Entendant le nom maudit, un marin du nom de Deïmos tomba à genoux pour supplier les dieux. Hérios tenta de reprendre le contrôle de la barre. En vain.
— Il n’y a rien à faire! grogna Hérios. Le navire n’obéit plus, et les courants nous mènent droit sur cette côte infernale.
— Nous sommes perdus! clama le marin.
Les falaises ténébreuses se rapprochaient inexorablement. Victime de la panique, Deïmos lâcha tout à coup la lisse à laquelle il se tenait agrippé et sauta par-dessus bord, dans la direction opposée à l’île. L’instant d’après, un craquement gigantesque retentit, et le navire, à bout de résistance, se disloqua sous les coups de boutoir des flots.

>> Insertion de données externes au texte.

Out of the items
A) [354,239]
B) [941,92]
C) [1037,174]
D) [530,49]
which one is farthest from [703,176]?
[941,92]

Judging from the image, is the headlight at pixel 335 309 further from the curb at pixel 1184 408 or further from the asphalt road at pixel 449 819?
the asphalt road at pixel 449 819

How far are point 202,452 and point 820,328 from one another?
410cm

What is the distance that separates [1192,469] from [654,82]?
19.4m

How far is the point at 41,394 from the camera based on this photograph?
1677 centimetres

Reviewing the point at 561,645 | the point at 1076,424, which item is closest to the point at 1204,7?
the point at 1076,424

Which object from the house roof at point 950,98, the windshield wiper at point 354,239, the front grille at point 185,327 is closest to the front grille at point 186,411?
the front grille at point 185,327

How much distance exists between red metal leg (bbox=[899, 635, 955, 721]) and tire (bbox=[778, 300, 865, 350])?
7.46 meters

Au sommet de la plus haute falaise, un spectre noir dressé dans la tempête observait l’agonie du superbe bateau. Un sourire mauvais étira ses lèvres carnassières. Puis un rire démoniaque se superposa au fracas de la tempête.

Un froid glacial mordait les membres de Hérios. Ses vêtements imprégnés d’eau salée lui collaient à la peau ; du sable crissait sous ses dents. Il le recracha et jeta un coup d’œil aux alentours. Il avait échoué sur une grève hostile, hérissée de rochers affleurants sur lesquels venaient se déchirer des flots mourants. Leur fracas régulier se mêlait aux appels de mouettes criardes. Une puissante odeur de goémon et de poisson décomposé lui pénétrait les poumons. Aux multiples douleurs qui le broyaient, Hérios comprit qu’il avait survécu. Rassemblant ses forces, il se redressa. La tempête de la nuit avait cédé la place à un soleil étrange. Des brumes mouvantes et jaunes s’accrochaient au sommet des falaises, estompant le paysage. Des colonies d’oiseaux tournoyaient dans un ciel trouble, fuligineux. La carcasse de l’Albatros gisait, renversée sur le flanc, ventre ouvert, à l’entrée de la petite baie où l’avait portée la fureur des vagues. Des débris flottaient çà et là ; quelques corps jonchaient la grève grise. Sternes et aigles de mer commençaient à s’en approcher. Hérios agita les bras pour les chasser. Peut-être certains de ses compagnons vivaient-ils encore. Reconnaissant son fidèle bras droit, Céyx, il courut vers lui et constata avec soulagement qu’il respirait.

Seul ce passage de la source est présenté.